Are faux meats really such a bad thing?

Having just got back from our favourite vegetarian Chinese restaurant - we frequent several in the Toronto area, but our favourite is way out in the suburbs of Scarborough, a trek that we think is worth the effort - I got to thinking about something I have heard from several different sources over the years: why do vegetarians and vegans eat mock or "fake" meats, and isn't that kind of hypocritical?
In short, we do it because we can and because it tastes good, and no it isn't hypocritical.

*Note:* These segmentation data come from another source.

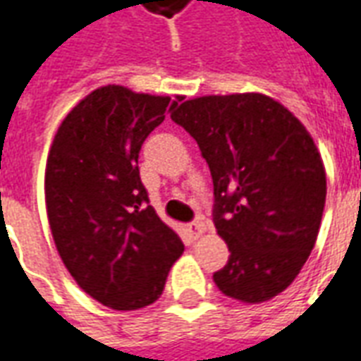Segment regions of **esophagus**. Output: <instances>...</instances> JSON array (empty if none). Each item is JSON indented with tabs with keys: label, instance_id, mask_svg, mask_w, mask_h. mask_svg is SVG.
I'll return each instance as SVG.
<instances>
[{
	"label": "esophagus",
	"instance_id": "esophagus-1",
	"mask_svg": "<svg viewBox=\"0 0 361 361\" xmlns=\"http://www.w3.org/2000/svg\"><path fill=\"white\" fill-rule=\"evenodd\" d=\"M204 230H207V228H204L203 222H195V224H191V226H189V234H191L193 240H199V238L204 234Z\"/></svg>",
	"mask_w": 361,
	"mask_h": 361
}]
</instances>
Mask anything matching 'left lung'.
Wrapping results in <instances>:
<instances>
[{
	"mask_svg": "<svg viewBox=\"0 0 361 361\" xmlns=\"http://www.w3.org/2000/svg\"><path fill=\"white\" fill-rule=\"evenodd\" d=\"M172 119L199 145L214 185V226L230 257L214 284L242 303L284 292L317 242L326 173L313 137L261 92L191 98Z\"/></svg>",
	"mask_w": 361,
	"mask_h": 361,
	"instance_id": "1",
	"label": "left lung"
}]
</instances>
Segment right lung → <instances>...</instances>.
<instances>
[{
	"mask_svg": "<svg viewBox=\"0 0 361 361\" xmlns=\"http://www.w3.org/2000/svg\"><path fill=\"white\" fill-rule=\"evenodd\" d=\"M180 100L106 85L75 104L51 141L44 193L56 250L82 292L110 310L157 302L183 253L139 178L142 142Z\"/></svg>",
	"mask_w": 361,
	"mask_h": 361,
	"instance_id": "1",
	"label": "right lung"
}]
</instances>
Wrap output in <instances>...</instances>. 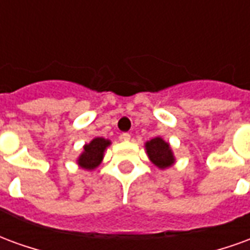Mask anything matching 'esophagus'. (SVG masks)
Here are the masks:
<instances>
[{
	"instance_id": "1",
	"label": "esophagus",
	"mask_w": 250,
	"mask_h": 250,
	"mask_svg": "<svg viewBox=\"0 0 250 250\" xmlns=\"http://www.w3.org/2000/svg\"><path fill=\"white\" fill-rule=\"evenodd\" d=\"M120 138H122L123 141H130L131 135H130V134H128V132H123V134L120 135Z\"/></svg>"
}]
</instances>
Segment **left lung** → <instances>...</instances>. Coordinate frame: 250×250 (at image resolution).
I'll use <instances>...</instances> for the list:
<instances>
[{
  "mask_svg": "<svg viewBox=\"0 0 250 250\" xmlns=\"http://www.w3.org/2000/svg\"><path fill=\"white\" fill-rule=\"evenodd\" d=\"M146 150L151 162L159 168H166L170 165H173V152L170 150L168 143L161 138H154L150 142H147Z\"/></svg>",
  "mask_w": 250,
  "mask_h": 250,
  "instance_id": "8db88e82",
  "label": "left lung"
}]
</instances>
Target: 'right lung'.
Instances as JSON below:
<instances>
[{
    "instance_id": "right-lung-1",
    "label": "right lung",
    "mask_w": 250,
    "mask_h": 250,
    "mask_svg": "<svg viewBox=\"0 0 250 250\" xmlns=\"http://www.w3.org/2000/svg\"><path fill=\"white\" fill-rule=\"evenodd\" d=\"M107 146H109V141L104 138H95L89 145L84 146V152L79 158V165L87 170H92L99 166L103 159V152Z\"/></svg>"
}]
</instances>
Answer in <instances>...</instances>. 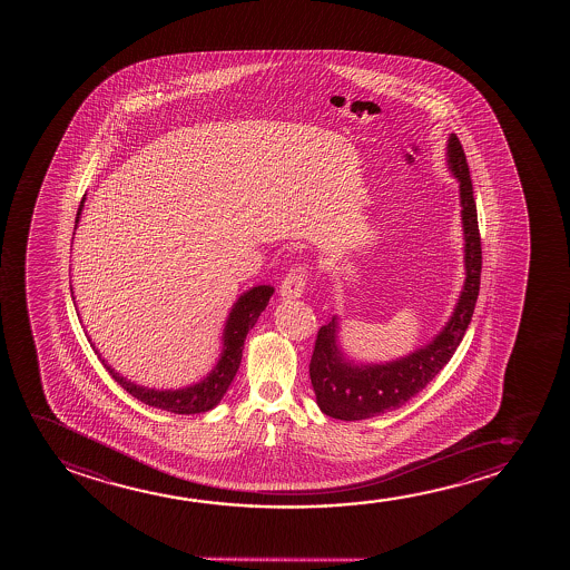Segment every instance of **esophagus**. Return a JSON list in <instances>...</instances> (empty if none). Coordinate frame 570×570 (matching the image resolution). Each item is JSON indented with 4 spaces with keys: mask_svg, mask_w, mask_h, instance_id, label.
<instances>
[{
    "mask_svg": "<svg viewBox=\"0 0 570 570\" xmlns=\"http://www.w3.org/2000/svg\"><path fill=\"white\" fill-rule=\"evenodd\" d=\"M305 282H307V268L294 266L281 284L282 299H297L304 294Z\"/></svg>",
    "mask_w": 570,
    "mask_h": 570,
    "instance_id": "34e87169",
    "label": "esophagus"
}]
</instances>
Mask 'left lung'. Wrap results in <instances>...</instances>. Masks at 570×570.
Here are the masks:
<instances>
[{"mask_svg":"<svg viewBox=\"0 0 570 570\" xmlns=\"http://www.w3.org/2000/svg\"><path fill=\"white\" fill-rule=\"evenodd\" d=\"M445 164L460 183L465 282L450 320L430 343L390 362H358L338 343V317L317 333L309 377L321 411L341 421H364L395 411L424 390L450 362L475 312L481 284V235L468 159L455 134H450Z\"/></svg>","mask_w":570,"mask_h":570,"instance_id":"1","label":"left lung"}]
</instances>
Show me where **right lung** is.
<instances>
[{"label": "right lung", "instance_id": "add662e5", "mask_svg": "<svg viewBox=\"0 0 570 570\" xmlns=\"http://www.w3.org/2000/svg\"><path fill=\"white\" fill-rule=\"evenodd\" d=\"M81 210H83V200L79 206L78 218H76V229H78L79 218H81ZM73 294V292H71ZM274 294L273 286L268 284H261V286H253V288L243 292L242 296L237 297V302L232 305L229 315H227L226 325H224V333H222V352H219L218 362L216 366L212 367L208 374L204 375L200 382L180 387V390H156V387H144L138 383L126 380L125 375L118 374L115 367L107 364V360L101 358L99 351L95 348V354L101 358L105 367L109 370L112 380L128 391L134 399L141 401L144 405L154 406V409H161V411H169L175 414H196L206 413L214 406L218 405L222 397L226 395L227 387L234 382L235 374L239 370L243 356V344L247 338V333L250 328L255 327L258 315L265 312L268 299Z\"/></svg>", "mask_w": 570, "mask_h": 570}]
</instances>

The concept of producing vegan versions of popular meat dishes apparently dates back to 7th century Japan, although we have mainly encountered it in Buddhist Chinese restaurants, so there is clearly a Chinese tradition too. There is also a Jewish tradition, which includes a vegetarian version of chopped liver. Mock beef, pork, chicken, duck, sausage, prawn, fish, you name it - for pretty much anything you can find on a regular Chinese restaurant menu you can find a vegan equivalent in a vegetarian Chinese restaurant. Veggie burgers, sausages, wieners, turkey, paté, pepperoni and bacon are widely available in supermarkets and in many restaurants, fast food and otherwise, sometimes employing cute, punny labels like "chick-un", "neatballs". "cheez", etc. Hell, I've even tried a veggie haggis and vegan tuna, although they were both just about as bad as I remember the real things being. A plethora of up-market vegan restaurants have also popped up in Toronto recently, many of which produce their own delicious vegan versions of cheese, egg, mayonnaise, gravy, etc, etc.
Some vegetarians and some meat-eaters find this hypocritical in some way, and some vegans consider it downright disagreeable, even repugnant, as though we are letting the side down in some obscure manner. Personally, I've never understood why. Most vegetarians are not vegetarian because they don't like the taste of meat, but for a variety of other reasons, and most convert to vegetarianism after some years of being meat-eaters, so why begrudge them vegan versions of familiar dishes and comfort foods? It is a quick and easy way of obtaining good quality protein in a familiar and easy format, and no-one ever said that being vegetarian or vegan had to be hard, did they?
There is also apparently a movement against vegetarian options being stocked in supermarkets along with their meat equivalents, rather than in a separate section, as though it would be a major problem if a meat-eater mistakenly picked up a veggie burger by mistake! France, that nation of paranoid foodies, has even passed a law prohibiting stores from calling faux meat "meat".
So, whether it's Quorn in the UK, Gardein or Beyond Meat in the US, or Yves here in Canada, let's celebrate being able to find good quality comfort food again. There is nothing inherently wrong in craving a good dose of umami, or even saltiness, from time to time, and wanting a wicked break from lentils and kale. Often, it may not be a healthy choice - many faux meats have high sodium and fat contents - and don't think too hard about the farming methods and industrial processing employed in the commercial production of tofu (or wheat gluten for that matter). But if it tastes good, let's not overthink it, let's just enjoy!